Description of the challenge. We imaged E. coli proliferating from a single cell to a microcolony containing more than 100 cells. (See Fig 2A.) This data was not used to train the Omnipose phase-contrast model. It is important to emphasize that the proliferation challenge is highly non-trivial in two respects: (i) Nearly all algorithms perform well when there is minimal cell contact; however, once the microcolony grows to tens of cells in size, the shade-off phase-contrast artifact leads to reduced cell contrast in the middle of the colony. With this limitation in mind, we were careful to select tightly cropped data where the cells remain tightly focused throughout the time-lapse experiment, and we stop analysis immediately before the microcolony becomes multilayered. To prolong this period for as long as possible, we grew the cells on a 4% agarose pad as previously described [4]. (ii) The area of the colony is expanding exponentially, and therefore the speed of the edges of the colony grow exponentially as well. Tracking cells for time-lapse linking (Fig 1A) is complicated by this rapid movement of cells at the boundary of the colony at late times. With this limitation in mind, we imaged the micro-colony every 3 minutes to facilitate cell tracking late in the experiment. (The raw images and OmniSegger masks are available on Zenodo [18].)

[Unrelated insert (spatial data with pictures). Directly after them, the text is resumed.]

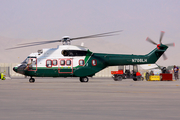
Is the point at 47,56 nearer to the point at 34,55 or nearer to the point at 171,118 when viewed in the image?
the point at 34,55

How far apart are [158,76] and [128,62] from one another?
6684 millimetres

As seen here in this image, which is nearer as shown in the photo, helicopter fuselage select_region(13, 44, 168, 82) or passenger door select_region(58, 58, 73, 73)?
helicopter fuselage select_region(13, 44, 168, 82)

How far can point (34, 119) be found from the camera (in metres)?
9.09

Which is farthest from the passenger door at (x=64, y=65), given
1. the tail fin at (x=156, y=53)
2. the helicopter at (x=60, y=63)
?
the tail fin at (x=156, y=53)

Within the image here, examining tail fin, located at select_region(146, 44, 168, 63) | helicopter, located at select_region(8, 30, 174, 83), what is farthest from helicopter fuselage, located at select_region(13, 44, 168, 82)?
tail fin, located at select_region(146, 44, 168, 63)

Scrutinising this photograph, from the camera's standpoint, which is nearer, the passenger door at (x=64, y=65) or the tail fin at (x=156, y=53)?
the passenger door at (x=64, y=65)

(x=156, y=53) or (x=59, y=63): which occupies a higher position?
(x=156, y=53)

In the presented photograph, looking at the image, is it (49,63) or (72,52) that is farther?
(49,63)

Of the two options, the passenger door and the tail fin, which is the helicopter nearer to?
the passenger door

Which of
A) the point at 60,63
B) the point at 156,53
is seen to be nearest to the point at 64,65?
the point at 60,63

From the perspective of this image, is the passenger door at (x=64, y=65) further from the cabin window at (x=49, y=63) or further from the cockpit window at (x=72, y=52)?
the cabin window at (x=49, y=63)

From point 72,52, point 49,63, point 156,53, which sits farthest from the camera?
point 156,53

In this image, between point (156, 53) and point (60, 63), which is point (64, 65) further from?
point (156, 53)

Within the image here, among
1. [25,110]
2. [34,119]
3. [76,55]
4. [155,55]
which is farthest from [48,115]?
[155,55]
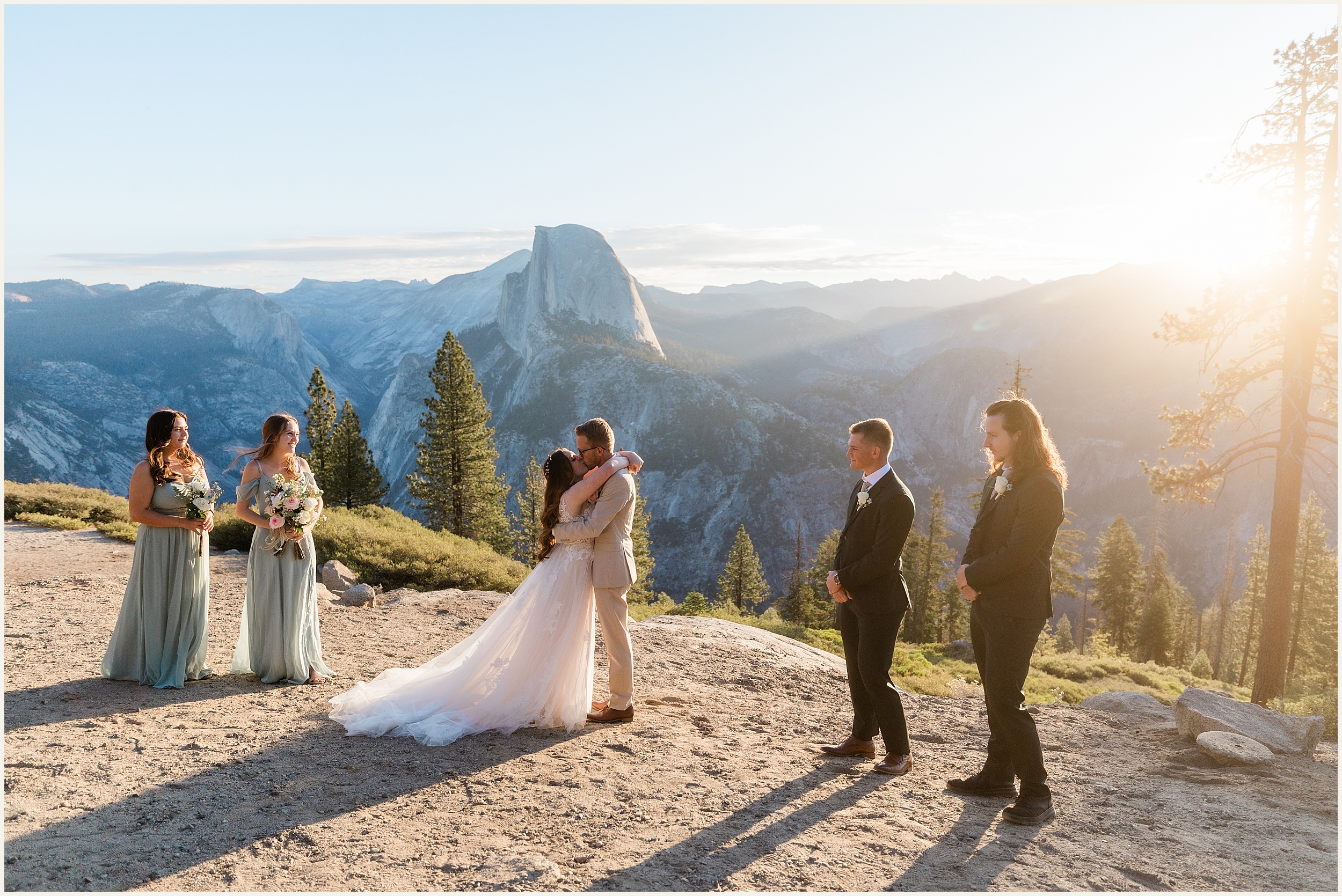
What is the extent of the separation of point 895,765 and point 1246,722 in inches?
180

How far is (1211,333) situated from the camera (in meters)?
12.9

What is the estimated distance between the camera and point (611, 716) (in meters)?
7.04

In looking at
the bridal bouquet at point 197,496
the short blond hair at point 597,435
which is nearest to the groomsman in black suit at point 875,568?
the short blond hair at point 597,435

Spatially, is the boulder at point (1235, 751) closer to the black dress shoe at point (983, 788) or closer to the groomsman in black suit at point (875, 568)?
the black dress shoe at point (983, 788)

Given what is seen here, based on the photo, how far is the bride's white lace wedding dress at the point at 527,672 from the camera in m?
6.62

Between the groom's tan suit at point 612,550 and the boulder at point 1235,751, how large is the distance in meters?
5.79

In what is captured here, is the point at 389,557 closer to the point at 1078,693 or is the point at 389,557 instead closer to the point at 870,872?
the point at 870,872

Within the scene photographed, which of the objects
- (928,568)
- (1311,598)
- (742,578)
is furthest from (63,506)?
(1311,598)

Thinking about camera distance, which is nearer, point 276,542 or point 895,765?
point 895,765

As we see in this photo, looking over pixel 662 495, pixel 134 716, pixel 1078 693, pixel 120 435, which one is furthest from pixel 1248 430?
pixel 120 435

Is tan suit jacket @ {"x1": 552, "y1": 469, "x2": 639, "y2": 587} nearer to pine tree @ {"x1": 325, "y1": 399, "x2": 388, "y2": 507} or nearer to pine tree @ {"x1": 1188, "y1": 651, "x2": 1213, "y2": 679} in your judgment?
pine tree @ {"x1": 325, "y1": 399, "x2": 388, "y2": 507}

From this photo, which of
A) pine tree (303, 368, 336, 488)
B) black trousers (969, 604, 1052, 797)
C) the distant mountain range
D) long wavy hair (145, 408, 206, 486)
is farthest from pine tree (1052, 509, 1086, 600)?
the distant mountain range

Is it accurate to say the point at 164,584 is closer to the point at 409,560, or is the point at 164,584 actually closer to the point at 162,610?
the point at 162,610

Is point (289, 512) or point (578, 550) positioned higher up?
point (289, 512)
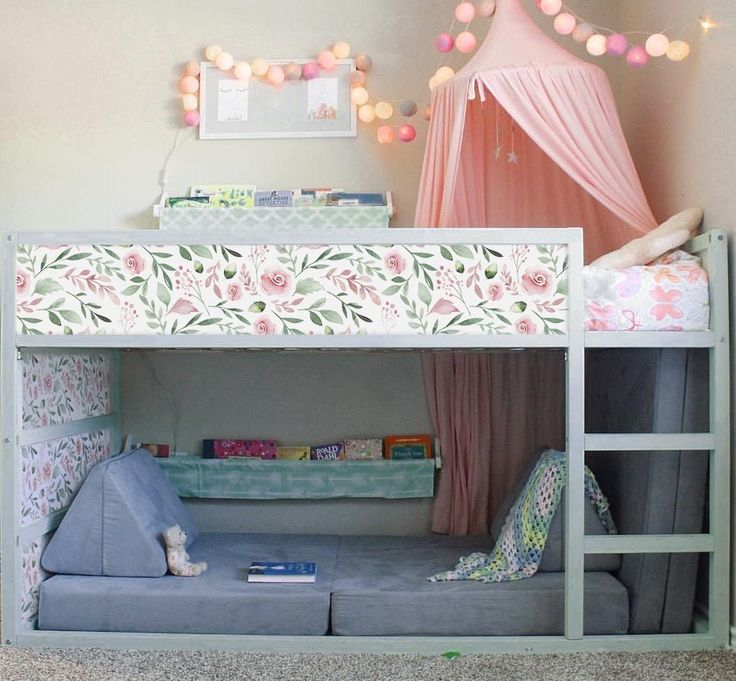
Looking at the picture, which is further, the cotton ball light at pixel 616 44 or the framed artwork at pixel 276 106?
the framed artwork at pixel 276 106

Pipeline performance. OmniSegger, SuperSegger, and DeLTA all process the data without fatal errors. (See Fig 2A.) CellProfiler, which uses a threshold-based segmentation algorithm on Ilastik probability maps, has such poor performance as to make automated analysis of this dataset intractable: The pipeline overestimates the number of cells by about a multiple of two throughout the time-lapse (Fig 2C).

Except for CellProfiler, the other three pipelines process the data without fatal errors, however, there are significant differences in their performance at a sub-cellular scale. Fig 2D shows a quantitation of cell width measured by each pipeline compared with the true cell width as inferred from cell contact in the microcolony. (See Appendix C in S1 Text.) We summarize this performance in Table 2. OmniSegger shows the smallest bias and cell-to-cell variation in cell width. The differences between the package performances are significant, and we therefore conclude that OmniSegger is the only package suitable for analyses where sub-cellular scale resolution is important.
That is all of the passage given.